## The problem
Could you copy the listing verbatim from its first line through the line containing "Answer: the point", both included?

——

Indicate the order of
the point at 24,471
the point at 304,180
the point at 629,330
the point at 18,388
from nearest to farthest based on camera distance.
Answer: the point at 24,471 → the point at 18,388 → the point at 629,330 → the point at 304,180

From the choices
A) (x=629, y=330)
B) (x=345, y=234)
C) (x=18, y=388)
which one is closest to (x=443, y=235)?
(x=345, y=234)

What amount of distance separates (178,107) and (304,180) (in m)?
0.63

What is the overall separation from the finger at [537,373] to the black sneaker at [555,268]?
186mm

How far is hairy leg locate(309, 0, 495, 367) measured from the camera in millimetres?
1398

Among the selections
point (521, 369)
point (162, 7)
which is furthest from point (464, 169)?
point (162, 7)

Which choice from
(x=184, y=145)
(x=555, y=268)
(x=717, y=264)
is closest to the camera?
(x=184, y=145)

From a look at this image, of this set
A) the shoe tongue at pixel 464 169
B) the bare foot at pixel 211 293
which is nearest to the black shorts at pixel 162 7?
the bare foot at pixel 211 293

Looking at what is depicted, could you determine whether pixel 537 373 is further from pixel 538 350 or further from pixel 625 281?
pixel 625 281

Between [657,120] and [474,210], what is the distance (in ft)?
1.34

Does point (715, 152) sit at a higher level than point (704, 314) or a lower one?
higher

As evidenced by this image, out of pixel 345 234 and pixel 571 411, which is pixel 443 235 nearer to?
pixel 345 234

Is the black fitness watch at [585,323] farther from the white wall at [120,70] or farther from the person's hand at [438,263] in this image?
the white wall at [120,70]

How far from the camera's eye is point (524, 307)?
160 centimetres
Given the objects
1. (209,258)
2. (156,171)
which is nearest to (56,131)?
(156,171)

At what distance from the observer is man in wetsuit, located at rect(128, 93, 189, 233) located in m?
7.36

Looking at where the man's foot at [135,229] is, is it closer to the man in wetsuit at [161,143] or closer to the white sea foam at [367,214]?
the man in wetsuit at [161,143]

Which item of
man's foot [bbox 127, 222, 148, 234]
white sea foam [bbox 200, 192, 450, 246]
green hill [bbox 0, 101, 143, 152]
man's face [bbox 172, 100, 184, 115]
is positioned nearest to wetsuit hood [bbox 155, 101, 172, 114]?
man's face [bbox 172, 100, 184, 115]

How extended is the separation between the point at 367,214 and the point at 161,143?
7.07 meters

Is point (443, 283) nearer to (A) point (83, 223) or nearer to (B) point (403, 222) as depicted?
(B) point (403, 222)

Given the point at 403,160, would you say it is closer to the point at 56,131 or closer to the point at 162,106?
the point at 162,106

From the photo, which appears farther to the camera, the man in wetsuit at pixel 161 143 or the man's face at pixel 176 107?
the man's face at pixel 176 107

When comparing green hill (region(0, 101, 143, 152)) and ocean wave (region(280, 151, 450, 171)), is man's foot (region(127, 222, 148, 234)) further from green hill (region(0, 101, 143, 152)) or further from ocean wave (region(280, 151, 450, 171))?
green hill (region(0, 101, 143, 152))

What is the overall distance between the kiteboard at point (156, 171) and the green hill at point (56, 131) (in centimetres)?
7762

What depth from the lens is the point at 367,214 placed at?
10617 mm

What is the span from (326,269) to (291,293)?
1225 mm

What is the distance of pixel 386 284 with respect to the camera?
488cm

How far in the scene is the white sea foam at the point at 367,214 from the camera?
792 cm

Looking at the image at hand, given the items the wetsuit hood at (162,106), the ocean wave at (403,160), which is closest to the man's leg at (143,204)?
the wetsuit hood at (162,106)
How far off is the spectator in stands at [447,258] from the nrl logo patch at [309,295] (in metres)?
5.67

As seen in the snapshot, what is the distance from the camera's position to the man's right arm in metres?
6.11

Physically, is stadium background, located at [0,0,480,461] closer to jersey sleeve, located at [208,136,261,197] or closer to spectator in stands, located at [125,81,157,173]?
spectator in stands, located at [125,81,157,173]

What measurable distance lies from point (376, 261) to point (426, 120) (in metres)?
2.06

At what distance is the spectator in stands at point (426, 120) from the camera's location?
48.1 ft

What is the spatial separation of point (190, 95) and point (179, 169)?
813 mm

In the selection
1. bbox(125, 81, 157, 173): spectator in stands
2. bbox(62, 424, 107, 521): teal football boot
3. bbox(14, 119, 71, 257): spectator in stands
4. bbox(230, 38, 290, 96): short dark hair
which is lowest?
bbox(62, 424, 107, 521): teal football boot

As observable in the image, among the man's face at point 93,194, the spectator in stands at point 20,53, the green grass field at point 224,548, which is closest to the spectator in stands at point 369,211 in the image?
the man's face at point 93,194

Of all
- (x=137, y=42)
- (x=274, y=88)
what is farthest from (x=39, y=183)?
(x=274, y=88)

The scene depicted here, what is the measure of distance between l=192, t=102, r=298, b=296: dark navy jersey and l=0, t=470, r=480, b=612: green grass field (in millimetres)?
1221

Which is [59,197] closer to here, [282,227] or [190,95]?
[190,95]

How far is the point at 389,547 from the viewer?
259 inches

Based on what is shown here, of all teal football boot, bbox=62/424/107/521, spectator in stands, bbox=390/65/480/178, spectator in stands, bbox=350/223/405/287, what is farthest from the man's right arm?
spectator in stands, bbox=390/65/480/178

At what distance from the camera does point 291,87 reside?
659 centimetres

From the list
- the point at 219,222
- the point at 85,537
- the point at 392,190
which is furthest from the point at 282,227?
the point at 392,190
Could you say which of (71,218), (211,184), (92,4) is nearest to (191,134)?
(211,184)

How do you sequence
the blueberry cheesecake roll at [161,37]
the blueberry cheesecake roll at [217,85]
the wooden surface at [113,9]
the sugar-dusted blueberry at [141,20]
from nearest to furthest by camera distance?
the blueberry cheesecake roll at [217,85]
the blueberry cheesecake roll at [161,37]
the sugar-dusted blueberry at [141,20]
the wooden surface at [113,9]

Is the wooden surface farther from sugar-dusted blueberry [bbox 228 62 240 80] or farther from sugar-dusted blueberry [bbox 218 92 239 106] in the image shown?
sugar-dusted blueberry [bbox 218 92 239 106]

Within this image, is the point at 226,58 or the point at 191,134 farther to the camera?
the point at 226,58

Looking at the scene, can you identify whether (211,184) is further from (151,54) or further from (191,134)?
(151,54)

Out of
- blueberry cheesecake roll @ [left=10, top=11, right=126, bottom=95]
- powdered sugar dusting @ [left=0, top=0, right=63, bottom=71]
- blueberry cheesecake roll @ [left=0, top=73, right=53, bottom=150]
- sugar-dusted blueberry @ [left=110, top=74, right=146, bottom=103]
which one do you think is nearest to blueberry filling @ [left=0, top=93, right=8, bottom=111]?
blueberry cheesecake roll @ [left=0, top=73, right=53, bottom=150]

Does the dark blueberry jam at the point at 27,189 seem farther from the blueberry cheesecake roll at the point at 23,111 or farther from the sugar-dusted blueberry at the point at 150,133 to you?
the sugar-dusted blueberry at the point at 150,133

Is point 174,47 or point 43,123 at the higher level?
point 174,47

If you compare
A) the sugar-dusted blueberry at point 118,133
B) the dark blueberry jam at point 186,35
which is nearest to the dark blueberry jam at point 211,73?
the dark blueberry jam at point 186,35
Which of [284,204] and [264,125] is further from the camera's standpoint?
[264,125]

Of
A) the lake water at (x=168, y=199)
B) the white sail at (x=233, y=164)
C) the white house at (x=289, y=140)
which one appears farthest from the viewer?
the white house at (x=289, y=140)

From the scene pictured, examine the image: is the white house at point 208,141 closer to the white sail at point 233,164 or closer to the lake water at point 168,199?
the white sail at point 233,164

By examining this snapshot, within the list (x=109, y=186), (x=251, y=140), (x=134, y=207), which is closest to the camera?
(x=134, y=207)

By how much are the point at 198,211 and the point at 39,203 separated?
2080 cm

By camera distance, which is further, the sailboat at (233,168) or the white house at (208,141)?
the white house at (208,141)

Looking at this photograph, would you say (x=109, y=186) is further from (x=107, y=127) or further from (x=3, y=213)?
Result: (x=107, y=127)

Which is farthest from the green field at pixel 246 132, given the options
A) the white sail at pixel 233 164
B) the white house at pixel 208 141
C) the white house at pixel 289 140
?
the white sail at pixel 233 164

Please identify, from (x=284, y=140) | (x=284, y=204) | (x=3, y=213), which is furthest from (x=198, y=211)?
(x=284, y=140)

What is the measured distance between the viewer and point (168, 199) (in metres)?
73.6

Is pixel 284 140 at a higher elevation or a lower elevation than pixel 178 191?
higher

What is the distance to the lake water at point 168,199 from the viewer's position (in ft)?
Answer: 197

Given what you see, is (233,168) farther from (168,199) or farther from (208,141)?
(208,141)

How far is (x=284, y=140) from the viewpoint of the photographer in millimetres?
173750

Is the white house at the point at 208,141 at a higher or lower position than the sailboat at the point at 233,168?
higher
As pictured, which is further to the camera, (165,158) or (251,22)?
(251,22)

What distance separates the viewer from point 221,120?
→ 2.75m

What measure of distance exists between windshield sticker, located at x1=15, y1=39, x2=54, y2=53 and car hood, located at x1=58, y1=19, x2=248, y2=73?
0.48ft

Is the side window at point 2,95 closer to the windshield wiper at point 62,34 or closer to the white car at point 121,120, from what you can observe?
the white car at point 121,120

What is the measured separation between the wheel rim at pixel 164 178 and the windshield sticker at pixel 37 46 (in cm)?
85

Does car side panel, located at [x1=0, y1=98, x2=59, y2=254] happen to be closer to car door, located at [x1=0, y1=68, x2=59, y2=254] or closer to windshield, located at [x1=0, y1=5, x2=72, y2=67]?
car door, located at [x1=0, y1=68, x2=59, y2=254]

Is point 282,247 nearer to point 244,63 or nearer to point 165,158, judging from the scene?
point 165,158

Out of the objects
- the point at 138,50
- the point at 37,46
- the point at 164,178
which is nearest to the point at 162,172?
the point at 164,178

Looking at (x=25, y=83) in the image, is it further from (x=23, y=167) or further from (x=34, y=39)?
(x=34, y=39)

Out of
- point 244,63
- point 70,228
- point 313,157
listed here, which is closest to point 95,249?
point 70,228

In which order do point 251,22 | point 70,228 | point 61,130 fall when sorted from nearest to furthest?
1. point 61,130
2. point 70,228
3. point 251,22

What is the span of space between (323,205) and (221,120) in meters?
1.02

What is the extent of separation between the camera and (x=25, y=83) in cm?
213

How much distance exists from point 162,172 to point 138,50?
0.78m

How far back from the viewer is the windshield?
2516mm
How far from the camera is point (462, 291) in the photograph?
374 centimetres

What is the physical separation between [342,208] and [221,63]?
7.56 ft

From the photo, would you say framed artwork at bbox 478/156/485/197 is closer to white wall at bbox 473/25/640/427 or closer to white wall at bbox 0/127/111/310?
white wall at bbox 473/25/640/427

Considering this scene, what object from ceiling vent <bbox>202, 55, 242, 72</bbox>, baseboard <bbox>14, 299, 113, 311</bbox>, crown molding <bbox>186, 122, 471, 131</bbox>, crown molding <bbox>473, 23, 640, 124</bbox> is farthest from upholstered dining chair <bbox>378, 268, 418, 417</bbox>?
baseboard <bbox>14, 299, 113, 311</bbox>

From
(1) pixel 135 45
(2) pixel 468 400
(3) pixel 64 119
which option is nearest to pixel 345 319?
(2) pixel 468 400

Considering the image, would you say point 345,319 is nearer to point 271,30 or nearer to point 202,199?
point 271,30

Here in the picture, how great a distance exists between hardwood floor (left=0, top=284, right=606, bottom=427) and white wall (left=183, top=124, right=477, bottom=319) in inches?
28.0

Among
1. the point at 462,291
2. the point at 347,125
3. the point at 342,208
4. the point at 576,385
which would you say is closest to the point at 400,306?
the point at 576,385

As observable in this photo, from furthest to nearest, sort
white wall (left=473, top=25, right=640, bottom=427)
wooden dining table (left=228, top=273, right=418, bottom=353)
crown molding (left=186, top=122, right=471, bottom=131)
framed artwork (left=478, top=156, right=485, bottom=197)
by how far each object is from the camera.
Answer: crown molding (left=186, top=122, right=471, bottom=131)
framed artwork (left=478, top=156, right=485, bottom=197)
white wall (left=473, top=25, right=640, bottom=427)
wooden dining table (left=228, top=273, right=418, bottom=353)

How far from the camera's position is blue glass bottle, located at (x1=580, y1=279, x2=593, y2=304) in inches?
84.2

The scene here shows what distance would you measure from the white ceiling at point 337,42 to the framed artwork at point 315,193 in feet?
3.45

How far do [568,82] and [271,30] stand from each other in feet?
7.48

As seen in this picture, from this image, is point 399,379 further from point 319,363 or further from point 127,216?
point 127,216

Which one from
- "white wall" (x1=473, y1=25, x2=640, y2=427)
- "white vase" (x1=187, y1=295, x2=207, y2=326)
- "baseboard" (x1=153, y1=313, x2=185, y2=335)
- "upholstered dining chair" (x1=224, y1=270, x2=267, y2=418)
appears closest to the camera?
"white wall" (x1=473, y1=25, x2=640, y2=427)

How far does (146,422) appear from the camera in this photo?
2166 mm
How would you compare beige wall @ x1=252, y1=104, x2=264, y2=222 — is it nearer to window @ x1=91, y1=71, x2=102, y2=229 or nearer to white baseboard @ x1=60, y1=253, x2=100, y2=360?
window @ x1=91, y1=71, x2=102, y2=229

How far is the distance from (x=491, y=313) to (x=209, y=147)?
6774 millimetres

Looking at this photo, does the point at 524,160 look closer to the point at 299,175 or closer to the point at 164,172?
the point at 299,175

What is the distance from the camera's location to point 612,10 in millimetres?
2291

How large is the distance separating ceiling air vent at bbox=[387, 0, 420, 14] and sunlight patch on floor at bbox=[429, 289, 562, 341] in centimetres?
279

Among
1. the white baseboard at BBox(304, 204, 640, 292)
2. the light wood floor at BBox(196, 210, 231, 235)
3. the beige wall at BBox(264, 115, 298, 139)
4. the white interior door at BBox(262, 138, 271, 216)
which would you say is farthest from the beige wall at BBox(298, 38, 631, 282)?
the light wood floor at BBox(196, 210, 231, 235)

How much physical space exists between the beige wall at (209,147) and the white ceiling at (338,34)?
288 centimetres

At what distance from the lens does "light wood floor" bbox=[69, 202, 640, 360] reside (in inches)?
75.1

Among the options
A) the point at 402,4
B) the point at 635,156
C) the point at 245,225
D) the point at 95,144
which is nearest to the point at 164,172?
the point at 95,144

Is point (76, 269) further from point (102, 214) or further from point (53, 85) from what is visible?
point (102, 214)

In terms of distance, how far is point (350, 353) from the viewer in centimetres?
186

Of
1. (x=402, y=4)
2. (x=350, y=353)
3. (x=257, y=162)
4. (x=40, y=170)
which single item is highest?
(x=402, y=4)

——

## Final answer
Indicate the order of
the point at 24,471
the point at 304,180
the point at 629,330
the point at 18,388
from nearest to farthest based on camera distance.
Answer: the point at 24,471 → the point at 18,388 → the point at 629,330 → the point at 304,180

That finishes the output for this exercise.